Hi everyone,
I’ve encountered an issue with cudaMalloc on my Jetson TX2 NX (4GB model) running Tegra 32.7.4 and I’m hoping to get some insights from the community.
Issue:
When the system reaches approximately 700MB of free RAM, cudaMalloc begins to fail and triggers the OOM killer. Interestingly, standard malloc continues to function at this point. I suspect this might be due to a lack of contiguous memory available for the GPU.
Workaround:
After some experimentation, I discovered that disabling the “vpr-carveout” appears to resolve the issue. With this setting disabled, cudaMalloc is able to utilize all available RAM.
Questions:
- Is it advisable to completely disable vpr-carveout on the TX2 NX with Tegra 32.7.4? Are there any potential risks or side effects to consider?

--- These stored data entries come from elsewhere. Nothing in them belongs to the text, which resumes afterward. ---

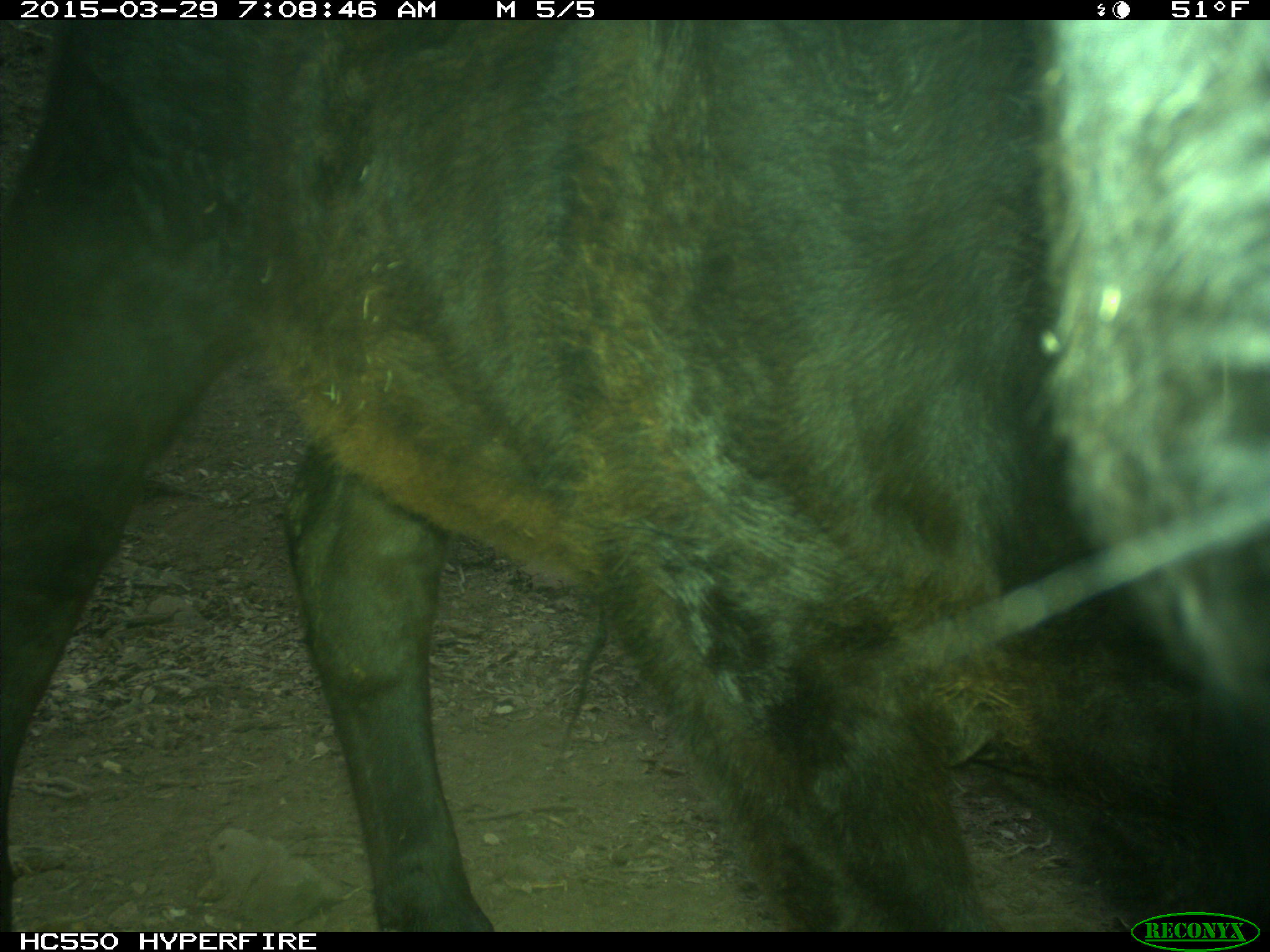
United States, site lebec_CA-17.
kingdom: Animalia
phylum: Chordata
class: Mammalia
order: Artiodactyla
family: Bovidae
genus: Bos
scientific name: Bos taurus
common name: domestic cow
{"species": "Bos taurus (domestic cow)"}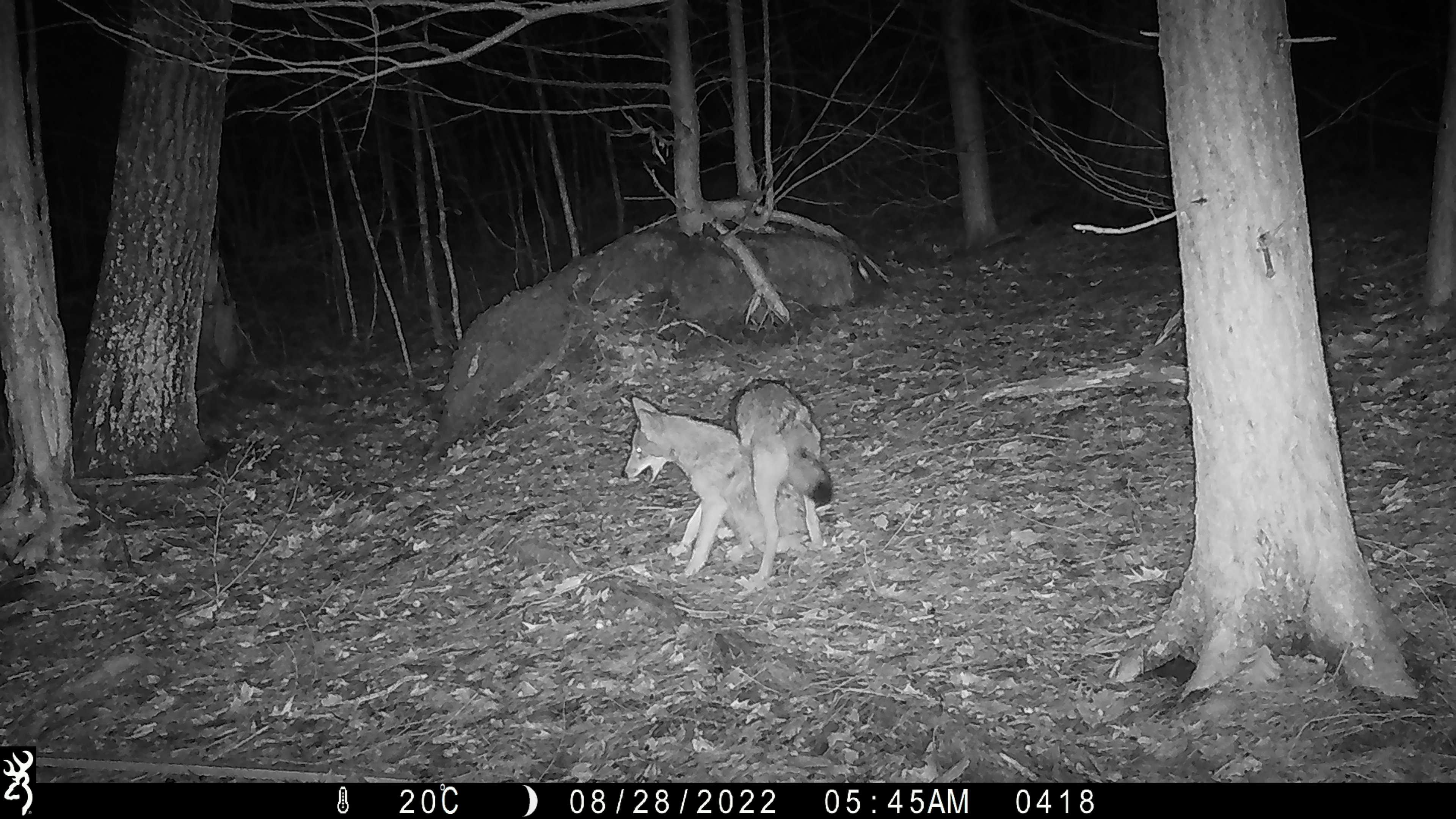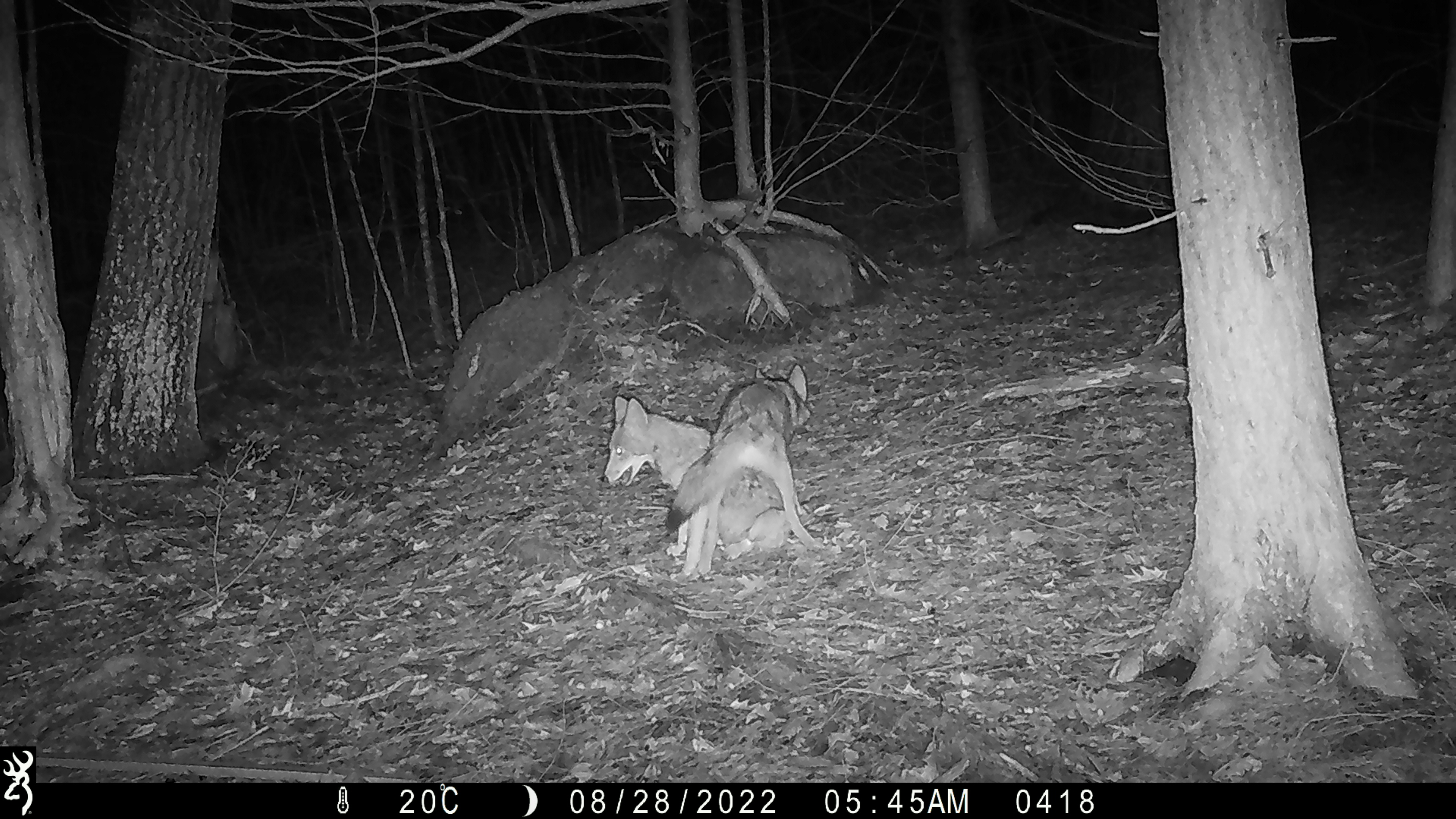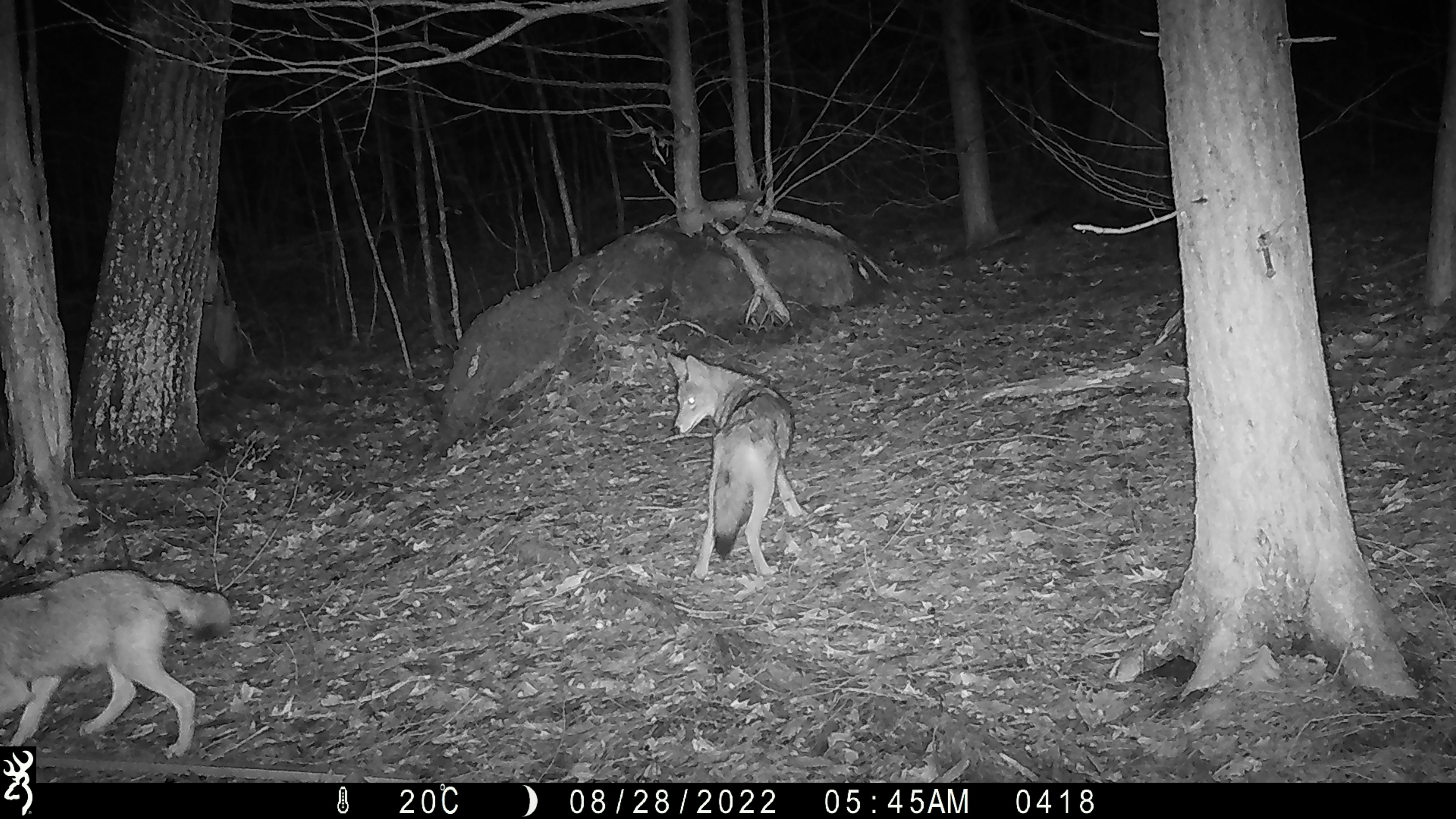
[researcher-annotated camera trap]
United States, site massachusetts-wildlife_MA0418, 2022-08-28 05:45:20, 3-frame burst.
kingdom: Animalia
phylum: Chordata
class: Mammalia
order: Carnivora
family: Canidae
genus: Canis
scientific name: Canis latrans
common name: coyote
Coyote (Canis latrans).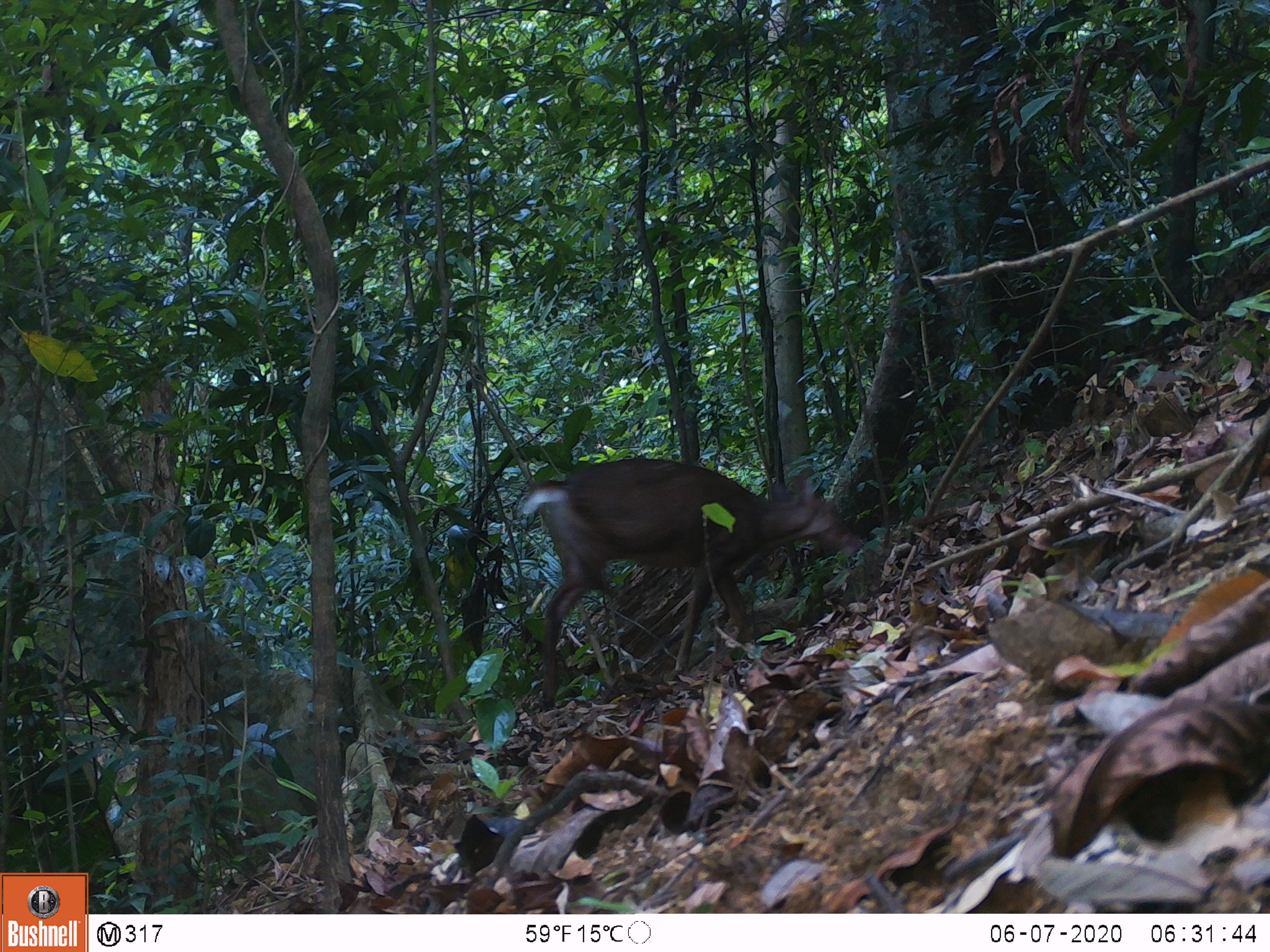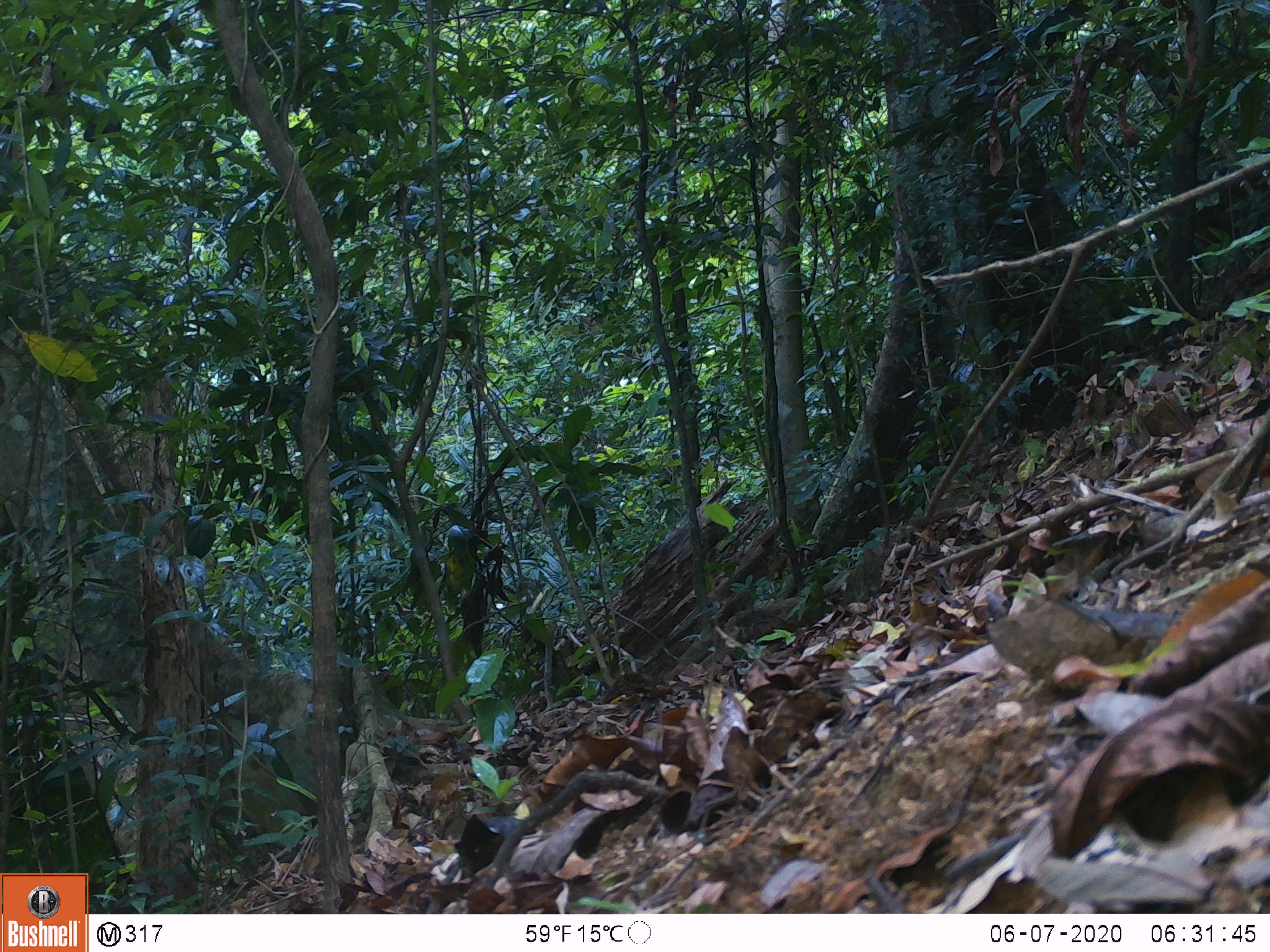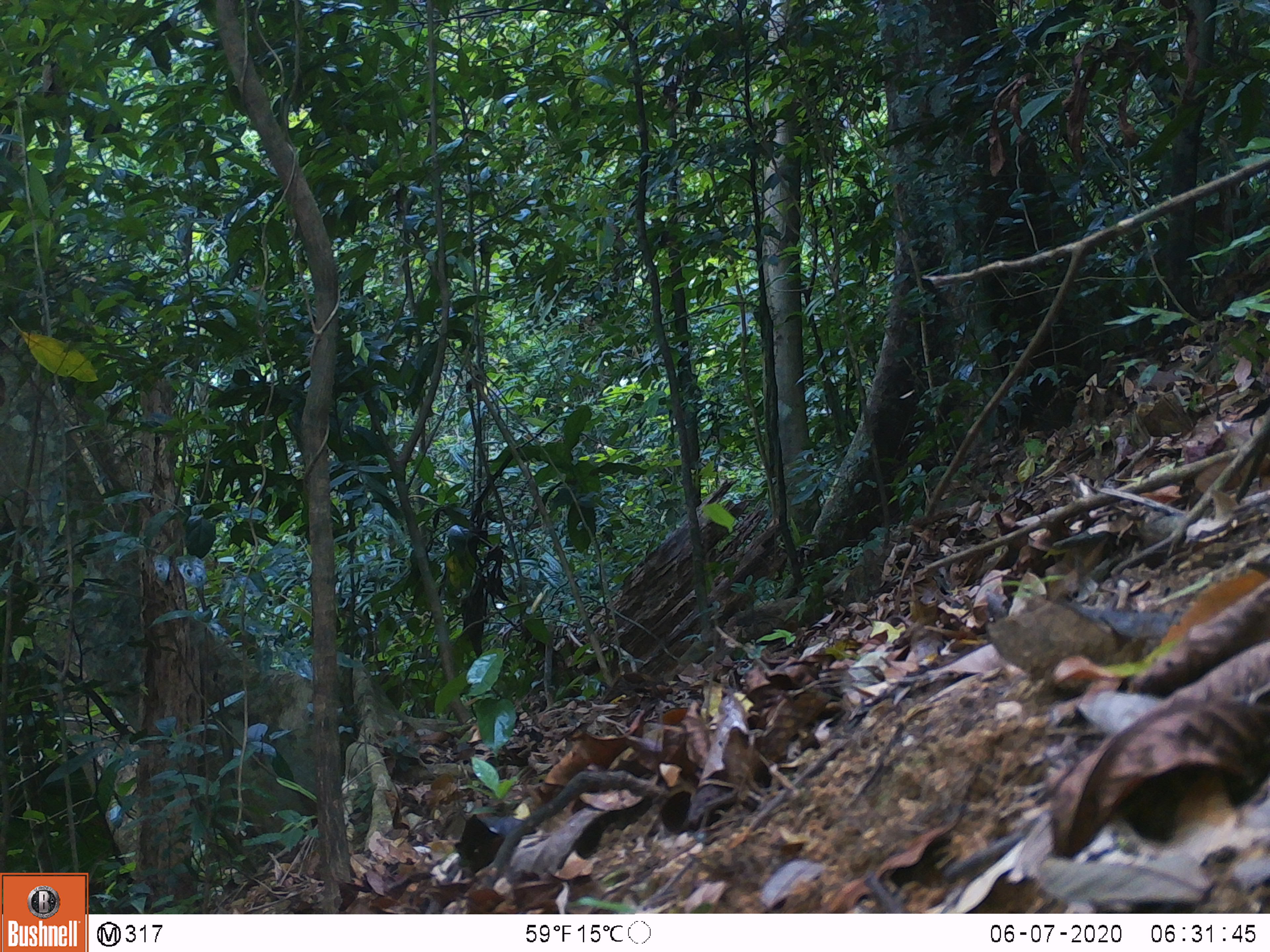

- Are there alternative solutions or best practices to address this issue without disabling vpr-carveout?
- Has anyone experienced similar behavior with cudaMalloc on the TX2 NX or other 4GB Jetson devices, particularly those running Tegra 32.7.4?
- Is this behavior specific to the TX2 NX with 4GB RAM and Tegra 32.7.4, or is it a more widespread issue across Jetson platforms and Tegra versions?
I appreciate any insights, explanations, or alternative solutions you can provide. Thank you in advance for your assistance.